When BinaryBuilder shows the output:
[ Info: Tree hash of contents of GCCBootstrap.v11.0.0-iains.aarch64-apple-darwin20.tar.gz: 120bcbd3d356f2fa86d3919c58ee1dd67ab757f5
You can see in the background the process 7z a -si -tgzip -mx9
running on a single thread.
We could potentially greatly benefit from using an alternate tool for performing compression, specifically one that can use multiple threads.
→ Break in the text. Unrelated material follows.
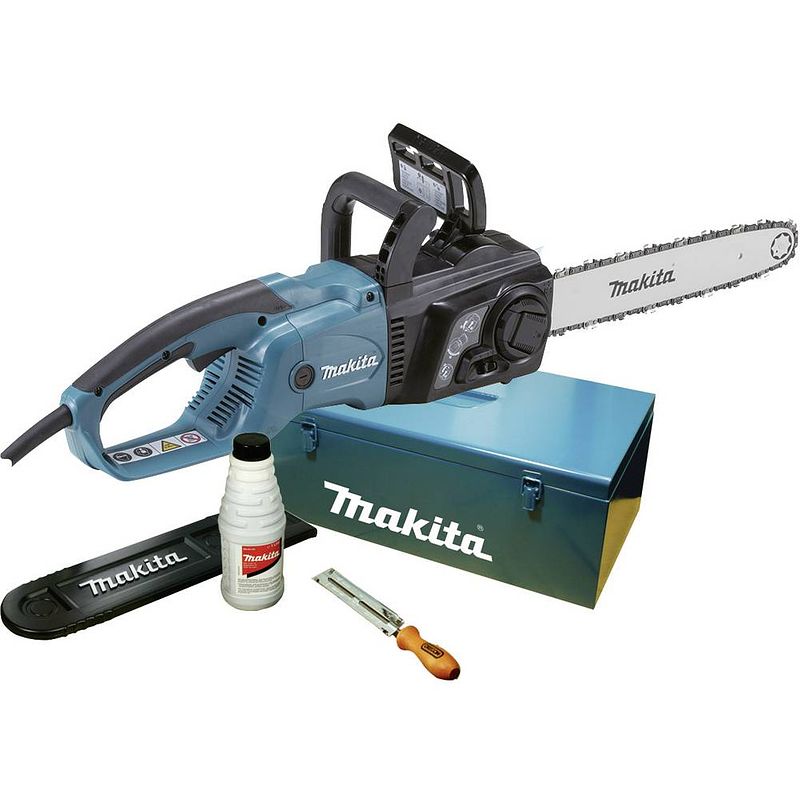 Foto van Makita uc4051ak kettingzaag elektrisch 2000 w lengte mes 400 mm met accessoires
I've looked into other compression tools (pigz
and zstd
) and formats to try and speed up the process. I used a the uncompressed contents of GCCBootstrap.v11.0.0-iains.aarch64-apple-darwin20.tar.gz
which uncompressed is a size of 5316188080 bytes (5.1GB) and with 5629 files. I performed these tests on an AWS c5ad.8xlarge
instance using NVME storage.
$ tar cvf - . | 7za a -si -tgzip -mx9 ../7z9-test.tar.gz # No threading, using gzip at maximum compression
real 69m48.743s
user 69m44.884s
sys 0m6.908s
size 1558218029 bytes (1.5GB)
$ tar cvf - . | 7za a -si -tgzip -mx9 -mmt32 ../7z9T-test.tar.gz # Threading enabled, but deflate doesn't support it, using gzip at maximum compression
real 71m11.411s
user 71m5.877s
sys 0m6.959s
size 1558218029 bytes (1.5GB)
$ tar cvf - . | 7za a -si -t7z -mx9 -mmt32 ../7z9T-test.tar.7z # Threading enabled, using 7z at maximum compression
real 2m48.593s
user 53m14.795s
sys 0m34.856s
size 867651155 bytes (828MB)
$ tar cvf - . | pigz -9 > ../pigz9-test.tar.gz # Threaded gzip
rea 0m32.633s
user 14m54.496s
sys 0m10.052s
size 1628989378 bytes (1.6GB)
$ tar cvf - . | pigz -11 > ../pigz11-test.tar.gz # Threaded gzip, uses `zopfli` and noted to be much slower
real 35m4.057s
user 1027m27.692s
sys 0m7.446s
size 1552064303 bytes (1.5GB)
$ tar cvf - . | zstd -3 > ../zstd3-test.tar.zstd # No threading, using zstd format at default compression level
real 0m28.612s
user 0m29.962s
sys 0m3.960s
size 1478900541 bytes (1.4GB)
$ tar cvf - . | zstd -3 -T0 > ../zstd3T-test.tar.zstd # Threading, using zstd format at default compression level
real 0m4.129s
user 0m31.852s
sys 0m3.883s
size 1478900541 bytes (1.4GB)
$ tar cvf - . | zstd -19 -T0 > ../zstd19T-test.tar.zstd # Threading, using zstd format at maximum compression
real 2m45.845s
user 38m59.038s
sys 0m4.949s
size 1094192504 bytes (1.1GB)
$ tar cvf - . | zstd -3 -T0 --format=gzip > ../zstd3T-test.tar.gz # Threading, using gzip at default compression
real 1m50.766s
user 1m47.594s
sys 0m5.689s
size 1743704182 bytes (1.7GB)
$ tar cvf - . | zstd -19 -T0 --format=gzip > ../zstd19T-test.tar.gz # Threading, using gzip at maximum compression
real 13m22.035s
user 13m18.241s
sys 0m6.396s
size 1629599641 bytes (1.6GB)
$ tar cvf - . | xz -9 -T 0 > ../xz9T-test.tar.xz # Threading, using xz at maximum compression
real 2m34.177s
user 52m23.554s
sys 0m48.543s
size 876676908 (837MB)
$ tar cvf - . | 7za a -si -txz -mx9 -mmt32 ../7z9T-test.tar.xz # Threading, using xz at maximum compression
real 2m47.397s
user 53m14.161s
sys 0m34.540s
size 867651116 (828M)
I'll also note I prototyped using pigz
for creating the BB artifacts and this was the result:
...
┌ Warning: Broken symlink: aarch64-apple-darwin20/sys-root/usr/local
└ @ BinaryBuilder.Auditor ~/.julia/packages/BinaryBuilder/vDNXJ/src/auditor/symlink_translator.jl:42
[ Info: Compressing files in /eph/Yggdrasil/0_RootFS/GCCBootstrap@11-IainS/build/aarch64-apple-darwin20/en4OWz8J/destdir/logs
[ Info: /eph/Yggdrasil/0_RootFS/GCCBootstrap@11-IainS/products/GCCBootstrap.v11.0.0-iains.aarch64-apple-darwin20.tar.gz already exists, force-overwriting...
[ Info: Tree hash of contents of GCCBootstrap.v11.0.0-iains.aarch64-apple-darwin20.tar.gz: 0c4949b62a64f1b400951152b765acef0f8d4cc0
[ Info: SHA256 of GCCBootstrap.v11.0.0-iains.aarch64-apple-darwin20.tar.gz: d79414ba41343366c4fbc1a83ff0c89a1beb554e3e7bcdc06e6fb4e26ab97b09
[ Info: GCCBootstrap-aarch64-apple-darwin20.v11.0.0-iains.x86_64-linux-musl.squashfs hash: e27b06892d9dff177d06fb704467e8a614cf82ab
real 26m47.585s
user 480m10.742s
sys 16m33.042s
My interpretation of the benchmarks is that we should switch to 7z
using maximum compression and threading. The archive size reduction seems worth the relatively short runtime. Unfortunately as Pkg doesn't know about the 7z
format that should be a longer term goal.
In the interim we can use pigz
to continue to use the Gzip format and benefit from the significantly reduced runtime over 7zip's non-threaded Gzip support.